By Emily Leedham
Host of Rank and File Radio – Prairies Edition
On February 8, the Saskatoon Star-Phoenix wrote a feature on Keesan Corey, a 19-year old business student and strikebreaker at the Saskatoon Coop. Hundreds of UFCW Local 1400 members have been on strike at the Saskatoon Coop for over 3 months since November 1. They’re fighting a two-tiered wage system that would see new hires earn less. Keesan is quoted as saying, “Picketing for the few days I did, I saw more and more that the union’s values didn’t align with what the company is trying to get at,” and ““It wasn’t right to me; it didn’t feel right at all.”
What the Star-Phoenix article fails to mention is that Keesan is the son of Shannan Corey, Director of Total Rewards at the Federated Cooperatives Limited. In an article for TimeWise Magazine, Corey names her son Keesan and says:
“I’m very proud to say my 18-year-old son works for Saskatoon Coop part-time, so he’s seeing the cooperative model from a different and new perspective…So that’s been a good experience for him.”
In the article, Shannon Corey also shares how much the Coop’s values mean to her:
“The cooperative business model is really about giving back to the community and providing sustainability to communities,” she says. “I’m not sure that I ever really understood the depth of that until I came to FCL, and I really started to see how that resonated with people and how proud they were of that. For me it’s a huge sense of pride that I work for Federated Coop, and I’m the first to tell people that.”
The Board of Directors vs the Coop membership
Many Coop members however, feel that the Coop’s Board of Directors is betraying those values by proposing a two-tiered system and allowing the strike to continue for so long.In November, 474 people signed a petition to hold a special meeting to instigate a vote to replace the Coop Board of Directors. The petition was coordinated by Craig Thebaud, spokesperson for a group called the Saskatoon Coop members for the Fair Treatment of Workers, which currently has 786 “likes” on its Facebook page. The minimum number of signatures needed to instigate a vote is 300.

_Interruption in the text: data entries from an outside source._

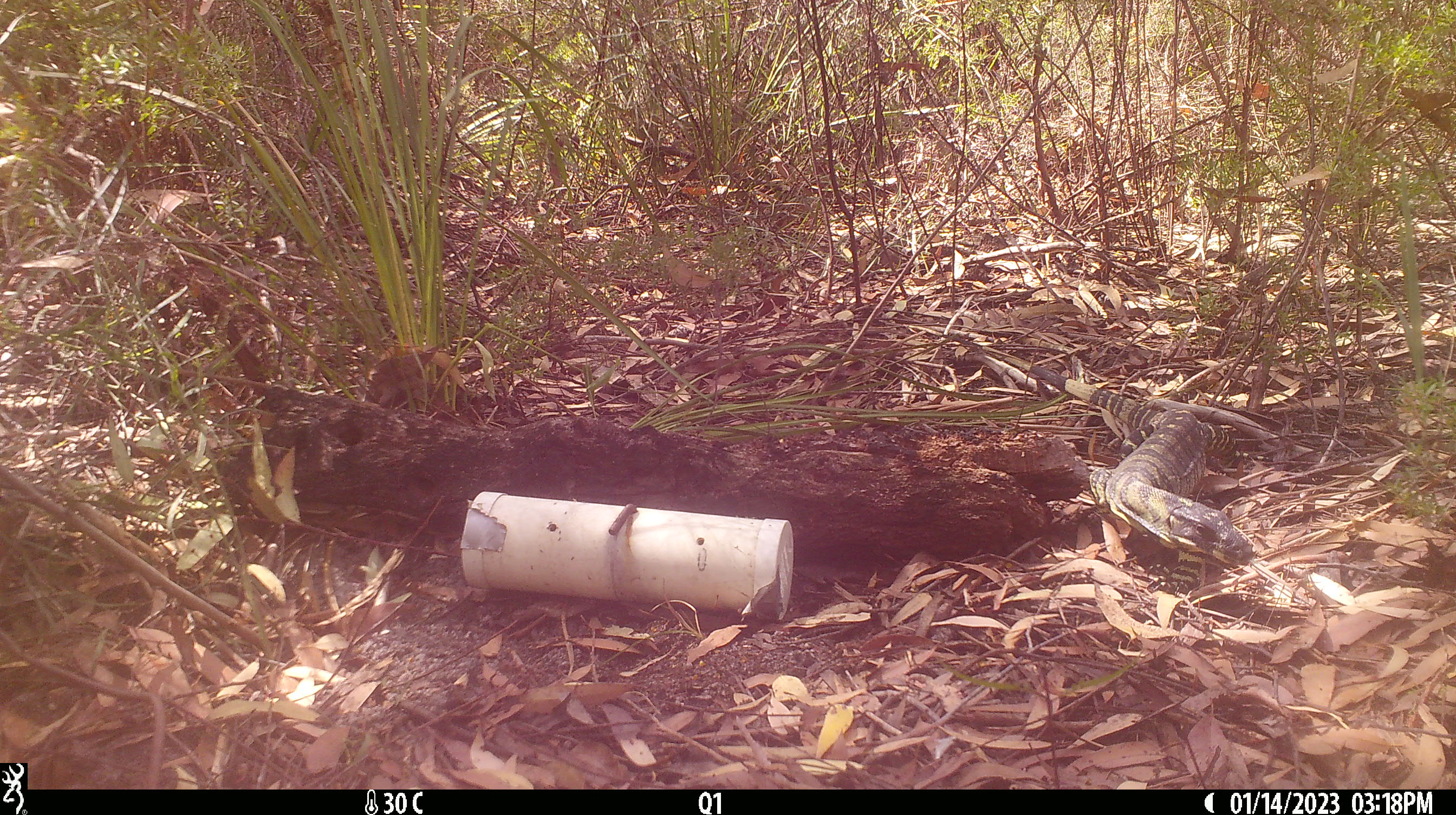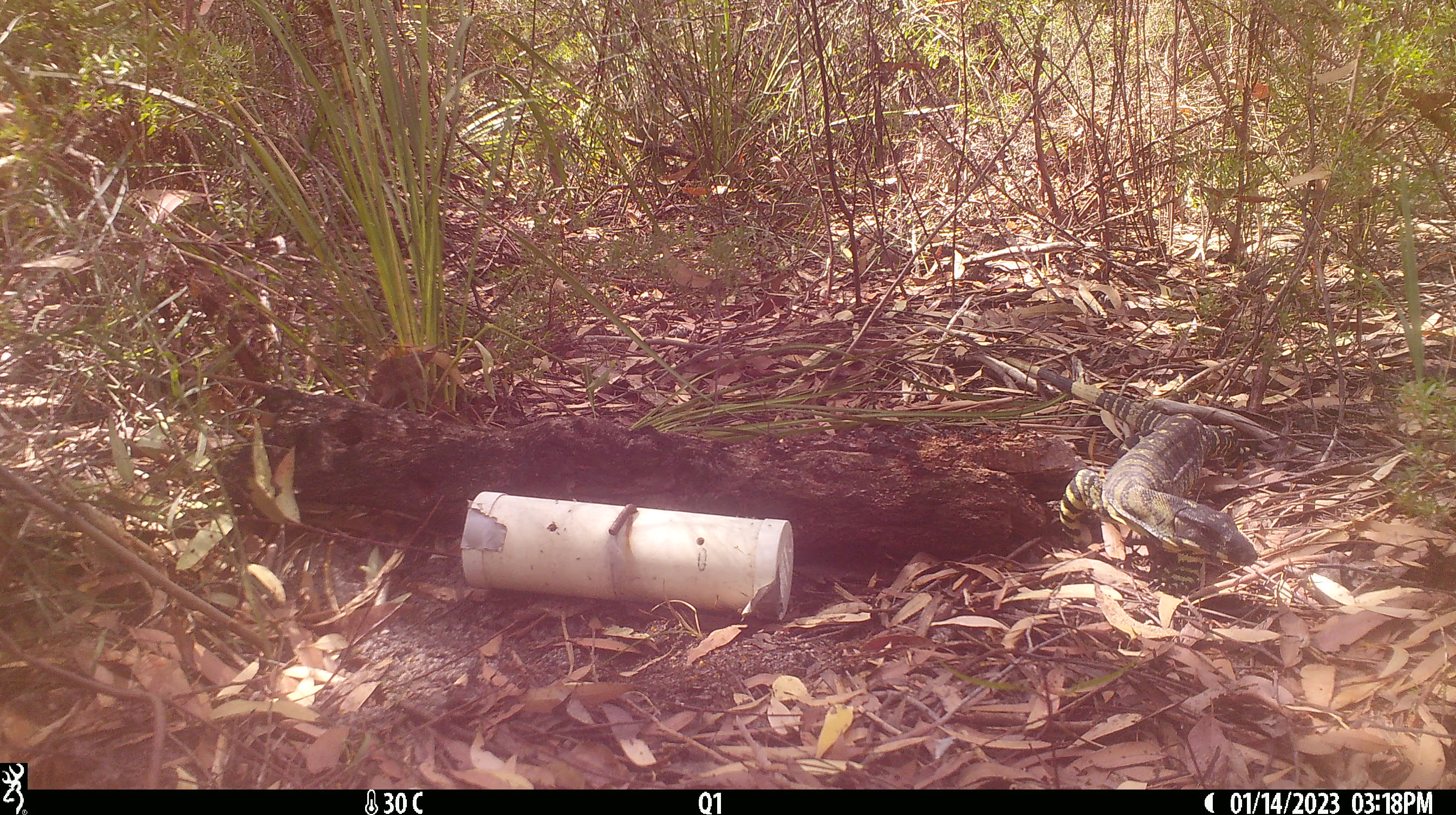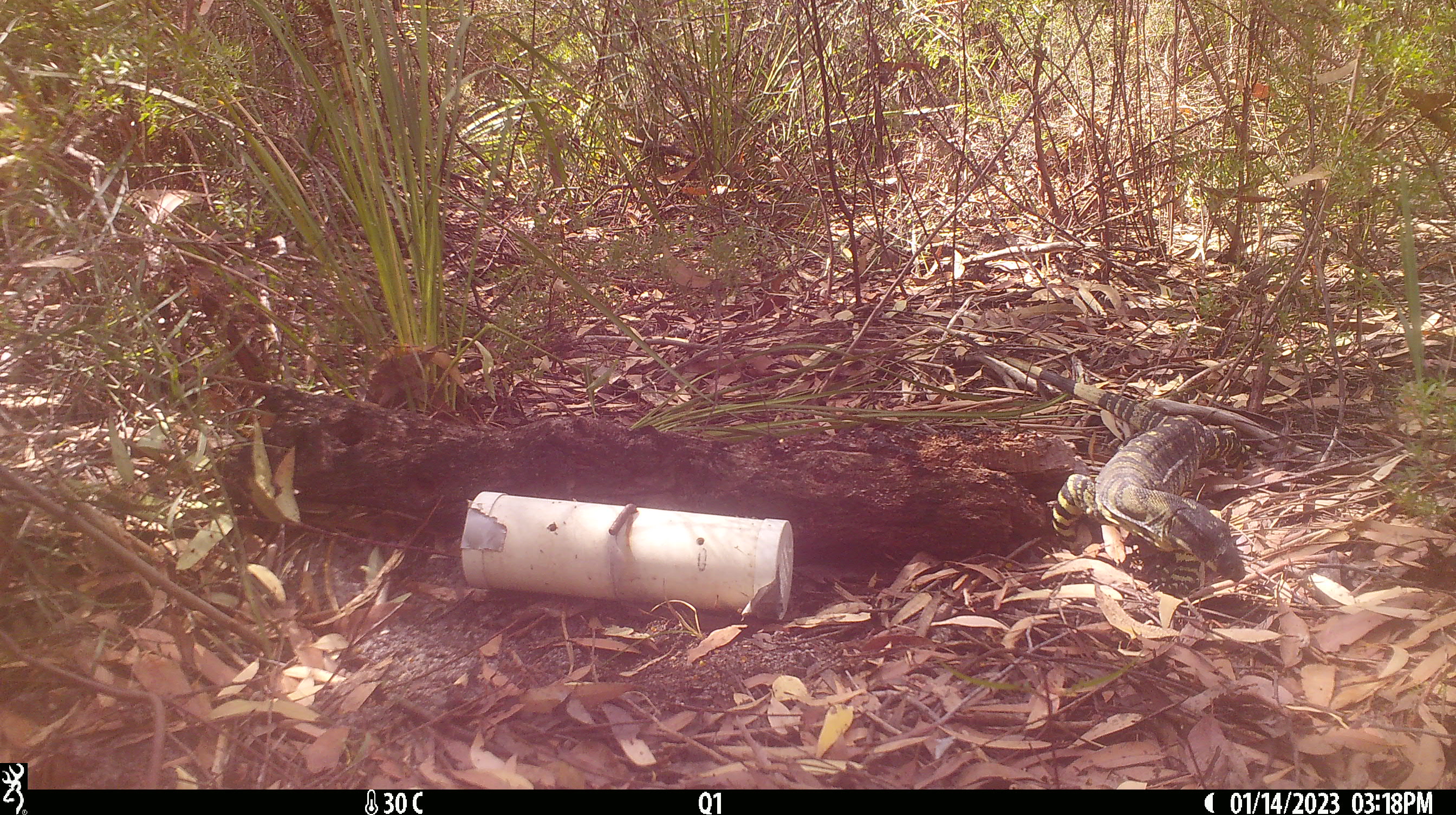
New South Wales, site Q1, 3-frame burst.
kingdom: Animalia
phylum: Chordata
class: Reptilia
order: Squamata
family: Varanidae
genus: Varanus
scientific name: Varanus varius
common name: lace monitor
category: goanna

The petition was submitted in November but rejected by the Coop’s Board of Directors. Thebaud then sought an order at the Court of Queen’s Bench on January 3, 2019 to make the Coop comply with the petition, but the court ruled against it on January 14. Thebaud submitted an appeal Friday, February 8. He says Coop members are also submitting proposals to remove the board at the Coop’s Annual General Meeting, should his court appeal to call a special meeting not be granted.
“Members continue to be very upset with what the Coop’s been doing,” Thebaud told RankandFile.ca, “From looking at the Coop’s parking lots, they remain very empty so members are continuing to express their displeasure by not shopping a the Coop.”

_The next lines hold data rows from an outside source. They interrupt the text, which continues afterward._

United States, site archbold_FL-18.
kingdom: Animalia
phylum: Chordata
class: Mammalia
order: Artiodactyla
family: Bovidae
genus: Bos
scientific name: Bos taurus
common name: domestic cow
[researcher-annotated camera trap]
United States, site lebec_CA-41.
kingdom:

Who is crossing the picket line?
Several Coop locations have remained open as some workers have crossed the picket line. But Thebaud believes the recent Star-Phoenix feature on Keesan Corey, a strikebreaker who happens to be the son of a Federated Cooperative Limited executive, is indicative of the Coop’s general approach to break the strike.
“It’s obviously very inappropriate or disappointing, I guess, that the Coop puts this person out front as a typical scab. I would suggest that, from my knowledge of some of the members, or some of the employees that cross the picket line at the Coop, lots of them have connections with management at FCL. It’s kind of been a longstanding tradition that managers at FCL’s children work at the Coop in part time positions while they attend school and do other things.”
UFCW 1400’s chief negotiator Rod Gillies told the Star-Phoenix that he believes approximately 165 workers have crossed the picket line. While Gillies expresses workers have the right to make their own choices in a democratic union, he emphasizes that crossing the picket line ultimately undercuts the union’s strength.
“I would remind the individuals who are working for the Coop that it’s those people outside that are walking in the 40 below temperatures that the people inside get to take advantage of,” Gillies says.
The strike continues
RankandFile.ca reached out to UFCW 1400 but a representative could not be reached for comment at the time of publication. RankandFile.ca will continue following the strike as it has done since the beginning.
UFCW 1400 members rejected the Coop’s latest offer in early January. The parties met again on Friday, February 8th, but the union says it received no progress from the employer. UFCW has since put out a public offer for Coop to engage in binding arbitration.
The union is also running a solidarity campaign for community members to send a message to the Coop Board of Directors in opposition to a two-tier wage system.
Craig Thebaud believes the Star-Phoenix’s feature on Keesan Corey is just the latest development in Coop’s “typical” behaviour during the strike.
“They’ve been putting out misinformation, they’re not following the statutes, it’s just been a series of underhanded tactics.”